▶ **Article**

The Drifters
- First edition cover
- Author: James A. Michener
- Language: English
- Genre: Fiction
- Publisher: Random House
- Publication date: 1971
- Publication place: United States
- Media type: print
- Pages: 751pp.
- ISBN: 0-394-46200-9

= The Drifters (novel) =

Novel by James A. Michener

The Drifters is a novel by Pulitzer Prize-winning author James A. Michener, published in 1971 by Random House. The novel follows six young characters from diverse backgrounds and various countries as their paths meet and they travel together through parts of Spain, Portugal, Morocco and Mozambique. The story is told from the perspective of the narrator, George Fairbanks, who is an investment analyst for the fictional company World Mutual Bank in Switzerland.

▶ **Material shown**
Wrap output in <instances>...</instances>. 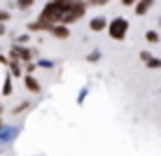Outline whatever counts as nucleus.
...
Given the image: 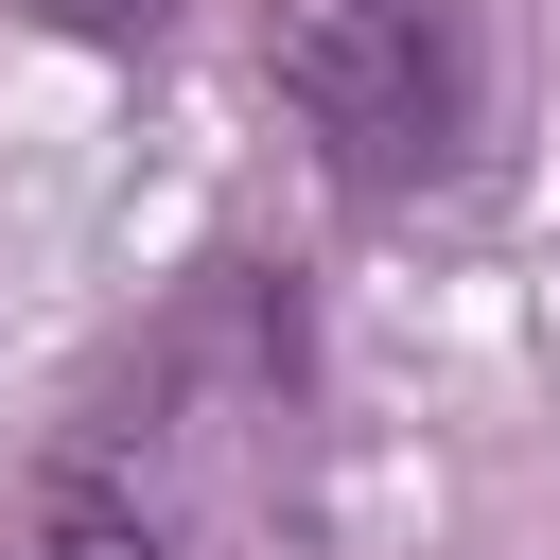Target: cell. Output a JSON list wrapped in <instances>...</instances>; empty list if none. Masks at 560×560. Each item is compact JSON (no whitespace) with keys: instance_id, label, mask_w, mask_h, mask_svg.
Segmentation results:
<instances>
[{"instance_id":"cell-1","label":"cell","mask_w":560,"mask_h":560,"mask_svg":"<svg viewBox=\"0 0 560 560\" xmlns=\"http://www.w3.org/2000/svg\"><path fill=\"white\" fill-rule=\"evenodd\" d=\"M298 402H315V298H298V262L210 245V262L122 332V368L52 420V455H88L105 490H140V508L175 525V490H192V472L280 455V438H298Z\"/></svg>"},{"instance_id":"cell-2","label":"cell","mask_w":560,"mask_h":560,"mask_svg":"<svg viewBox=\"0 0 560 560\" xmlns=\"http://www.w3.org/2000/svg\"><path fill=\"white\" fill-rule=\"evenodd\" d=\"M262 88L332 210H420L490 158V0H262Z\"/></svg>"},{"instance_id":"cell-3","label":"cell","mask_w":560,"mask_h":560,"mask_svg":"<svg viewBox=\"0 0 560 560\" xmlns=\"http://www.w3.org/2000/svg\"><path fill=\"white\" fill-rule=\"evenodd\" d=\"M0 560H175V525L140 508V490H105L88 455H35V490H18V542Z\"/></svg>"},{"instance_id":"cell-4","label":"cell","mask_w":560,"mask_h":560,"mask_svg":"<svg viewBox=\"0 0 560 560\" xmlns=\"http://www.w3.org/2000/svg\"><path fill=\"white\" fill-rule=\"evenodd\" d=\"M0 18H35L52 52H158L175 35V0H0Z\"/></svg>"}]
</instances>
--
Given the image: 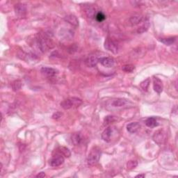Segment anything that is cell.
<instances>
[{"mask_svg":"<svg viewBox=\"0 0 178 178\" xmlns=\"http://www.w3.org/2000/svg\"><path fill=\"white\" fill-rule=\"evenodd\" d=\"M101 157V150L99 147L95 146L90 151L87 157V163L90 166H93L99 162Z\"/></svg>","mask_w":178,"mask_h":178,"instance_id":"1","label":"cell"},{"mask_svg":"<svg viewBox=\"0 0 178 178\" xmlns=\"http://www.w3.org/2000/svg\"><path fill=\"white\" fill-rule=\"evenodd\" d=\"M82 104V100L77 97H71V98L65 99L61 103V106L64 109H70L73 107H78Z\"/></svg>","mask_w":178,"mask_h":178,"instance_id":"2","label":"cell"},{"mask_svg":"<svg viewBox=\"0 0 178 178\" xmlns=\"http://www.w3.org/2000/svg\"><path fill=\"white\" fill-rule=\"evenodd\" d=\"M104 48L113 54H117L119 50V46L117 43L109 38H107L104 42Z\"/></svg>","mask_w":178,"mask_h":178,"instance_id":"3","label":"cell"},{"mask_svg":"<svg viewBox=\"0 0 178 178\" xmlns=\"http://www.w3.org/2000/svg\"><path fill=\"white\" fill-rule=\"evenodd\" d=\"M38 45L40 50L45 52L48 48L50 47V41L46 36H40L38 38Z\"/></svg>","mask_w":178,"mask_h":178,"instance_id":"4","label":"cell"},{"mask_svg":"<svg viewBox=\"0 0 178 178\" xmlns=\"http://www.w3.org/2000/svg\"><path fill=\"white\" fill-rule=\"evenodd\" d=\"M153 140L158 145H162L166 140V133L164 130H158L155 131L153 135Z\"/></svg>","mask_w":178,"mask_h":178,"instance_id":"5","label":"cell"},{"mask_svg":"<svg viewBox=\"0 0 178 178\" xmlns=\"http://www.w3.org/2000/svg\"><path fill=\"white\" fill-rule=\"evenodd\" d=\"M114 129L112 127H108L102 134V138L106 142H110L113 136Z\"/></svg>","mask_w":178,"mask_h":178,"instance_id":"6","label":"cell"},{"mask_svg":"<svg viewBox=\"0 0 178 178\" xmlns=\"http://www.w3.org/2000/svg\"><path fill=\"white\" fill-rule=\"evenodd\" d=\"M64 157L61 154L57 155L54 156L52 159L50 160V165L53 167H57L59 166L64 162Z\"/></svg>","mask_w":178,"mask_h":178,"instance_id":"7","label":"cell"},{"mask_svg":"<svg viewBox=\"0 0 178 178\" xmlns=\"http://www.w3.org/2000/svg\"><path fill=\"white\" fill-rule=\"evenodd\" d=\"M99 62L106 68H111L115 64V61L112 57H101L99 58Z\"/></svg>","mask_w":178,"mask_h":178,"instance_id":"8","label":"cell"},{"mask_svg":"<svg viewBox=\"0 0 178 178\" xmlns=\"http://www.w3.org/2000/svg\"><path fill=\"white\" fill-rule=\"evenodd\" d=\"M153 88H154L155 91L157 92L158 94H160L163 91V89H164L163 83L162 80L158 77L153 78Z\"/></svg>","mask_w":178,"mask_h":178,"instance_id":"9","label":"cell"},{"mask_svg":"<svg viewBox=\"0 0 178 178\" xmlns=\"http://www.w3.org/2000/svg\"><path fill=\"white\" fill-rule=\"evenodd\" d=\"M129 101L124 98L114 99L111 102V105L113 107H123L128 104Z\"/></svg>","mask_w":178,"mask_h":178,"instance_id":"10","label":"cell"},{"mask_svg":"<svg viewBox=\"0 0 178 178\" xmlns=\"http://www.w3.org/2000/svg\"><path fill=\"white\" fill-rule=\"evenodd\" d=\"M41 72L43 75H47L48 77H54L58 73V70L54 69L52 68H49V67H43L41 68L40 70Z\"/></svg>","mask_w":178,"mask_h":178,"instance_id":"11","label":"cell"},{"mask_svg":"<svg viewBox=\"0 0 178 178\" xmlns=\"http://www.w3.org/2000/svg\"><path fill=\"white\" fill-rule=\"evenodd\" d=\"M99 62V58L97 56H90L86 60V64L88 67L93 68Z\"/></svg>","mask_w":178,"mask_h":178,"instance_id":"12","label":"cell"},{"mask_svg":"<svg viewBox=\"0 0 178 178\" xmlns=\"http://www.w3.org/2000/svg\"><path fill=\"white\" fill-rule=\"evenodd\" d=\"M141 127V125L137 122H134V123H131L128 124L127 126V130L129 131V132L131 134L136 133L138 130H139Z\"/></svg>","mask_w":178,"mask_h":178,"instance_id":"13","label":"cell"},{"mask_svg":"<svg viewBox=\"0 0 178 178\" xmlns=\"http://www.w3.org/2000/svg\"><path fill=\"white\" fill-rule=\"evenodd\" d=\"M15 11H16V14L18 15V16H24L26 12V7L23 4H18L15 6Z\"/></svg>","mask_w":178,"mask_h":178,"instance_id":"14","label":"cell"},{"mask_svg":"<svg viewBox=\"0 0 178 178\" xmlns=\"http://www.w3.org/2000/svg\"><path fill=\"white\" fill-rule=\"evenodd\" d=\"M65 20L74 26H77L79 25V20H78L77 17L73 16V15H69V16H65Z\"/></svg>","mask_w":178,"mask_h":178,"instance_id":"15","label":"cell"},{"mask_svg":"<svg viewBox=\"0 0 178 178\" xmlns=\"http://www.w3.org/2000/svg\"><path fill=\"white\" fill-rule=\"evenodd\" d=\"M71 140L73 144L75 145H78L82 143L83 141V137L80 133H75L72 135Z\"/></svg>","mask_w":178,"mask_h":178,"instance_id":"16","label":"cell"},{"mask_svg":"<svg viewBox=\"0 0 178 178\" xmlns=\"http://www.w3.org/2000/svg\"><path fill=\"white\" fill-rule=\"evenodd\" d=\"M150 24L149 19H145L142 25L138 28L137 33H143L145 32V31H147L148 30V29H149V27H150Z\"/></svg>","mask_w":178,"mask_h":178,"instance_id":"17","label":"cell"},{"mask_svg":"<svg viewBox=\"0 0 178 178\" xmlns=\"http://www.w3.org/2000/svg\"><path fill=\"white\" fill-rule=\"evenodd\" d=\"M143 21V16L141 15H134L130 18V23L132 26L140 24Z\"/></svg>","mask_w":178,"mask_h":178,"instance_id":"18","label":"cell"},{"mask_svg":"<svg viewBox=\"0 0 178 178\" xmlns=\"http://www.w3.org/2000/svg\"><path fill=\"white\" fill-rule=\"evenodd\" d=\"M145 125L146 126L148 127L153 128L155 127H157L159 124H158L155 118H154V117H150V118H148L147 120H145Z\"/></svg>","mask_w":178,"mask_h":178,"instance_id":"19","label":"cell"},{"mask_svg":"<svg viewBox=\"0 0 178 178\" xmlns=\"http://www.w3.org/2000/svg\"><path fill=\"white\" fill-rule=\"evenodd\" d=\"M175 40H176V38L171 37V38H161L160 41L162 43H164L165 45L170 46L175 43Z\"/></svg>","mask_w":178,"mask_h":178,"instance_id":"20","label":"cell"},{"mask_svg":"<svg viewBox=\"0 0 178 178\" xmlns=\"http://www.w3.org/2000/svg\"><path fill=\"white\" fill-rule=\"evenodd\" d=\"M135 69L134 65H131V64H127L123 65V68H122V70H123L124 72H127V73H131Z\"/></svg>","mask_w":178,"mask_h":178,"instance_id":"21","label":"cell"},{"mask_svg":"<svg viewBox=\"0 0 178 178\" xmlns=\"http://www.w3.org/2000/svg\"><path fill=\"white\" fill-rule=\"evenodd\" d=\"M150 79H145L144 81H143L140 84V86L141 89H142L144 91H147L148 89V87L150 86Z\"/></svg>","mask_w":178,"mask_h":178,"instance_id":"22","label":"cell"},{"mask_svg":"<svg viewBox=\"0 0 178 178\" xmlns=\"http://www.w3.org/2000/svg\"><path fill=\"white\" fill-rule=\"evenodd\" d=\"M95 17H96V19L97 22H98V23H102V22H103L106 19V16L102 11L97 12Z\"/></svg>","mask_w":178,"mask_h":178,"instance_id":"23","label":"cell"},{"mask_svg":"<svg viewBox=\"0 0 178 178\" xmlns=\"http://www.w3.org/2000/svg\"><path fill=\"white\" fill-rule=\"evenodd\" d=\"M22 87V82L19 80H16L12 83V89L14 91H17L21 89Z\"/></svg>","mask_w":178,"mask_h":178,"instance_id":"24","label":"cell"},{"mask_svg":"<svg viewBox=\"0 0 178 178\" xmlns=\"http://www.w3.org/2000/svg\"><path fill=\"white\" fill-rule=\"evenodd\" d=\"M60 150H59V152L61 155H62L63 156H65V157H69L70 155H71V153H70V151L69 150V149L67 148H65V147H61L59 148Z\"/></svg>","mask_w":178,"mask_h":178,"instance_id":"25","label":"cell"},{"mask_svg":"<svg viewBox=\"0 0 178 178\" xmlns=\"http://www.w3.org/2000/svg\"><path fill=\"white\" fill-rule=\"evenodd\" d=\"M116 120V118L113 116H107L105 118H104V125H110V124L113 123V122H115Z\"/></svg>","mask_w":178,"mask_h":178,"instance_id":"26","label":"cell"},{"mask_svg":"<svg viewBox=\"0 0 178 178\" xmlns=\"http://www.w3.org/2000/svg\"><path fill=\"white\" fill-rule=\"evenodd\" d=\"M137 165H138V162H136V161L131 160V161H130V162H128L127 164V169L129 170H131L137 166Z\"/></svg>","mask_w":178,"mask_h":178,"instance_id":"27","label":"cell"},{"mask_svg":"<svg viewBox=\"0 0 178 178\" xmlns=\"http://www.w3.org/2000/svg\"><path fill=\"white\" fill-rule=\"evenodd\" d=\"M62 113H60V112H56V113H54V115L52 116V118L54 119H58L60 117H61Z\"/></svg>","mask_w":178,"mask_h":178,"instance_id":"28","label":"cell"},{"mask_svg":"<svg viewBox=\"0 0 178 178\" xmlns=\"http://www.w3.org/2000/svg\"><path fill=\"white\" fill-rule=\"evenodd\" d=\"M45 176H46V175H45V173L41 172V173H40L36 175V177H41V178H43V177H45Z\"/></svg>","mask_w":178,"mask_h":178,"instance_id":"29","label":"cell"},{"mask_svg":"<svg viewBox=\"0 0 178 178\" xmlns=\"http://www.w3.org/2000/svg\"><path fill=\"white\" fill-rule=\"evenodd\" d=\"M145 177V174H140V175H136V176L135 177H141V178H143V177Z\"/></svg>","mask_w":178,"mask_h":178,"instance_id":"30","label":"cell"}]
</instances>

▶ **Set exercise**
List the countries that, according to the article on The Drifters, the six young characters travel through together.

▶ **Complete answer**
Spain, Portugal, Morocco, Mozambique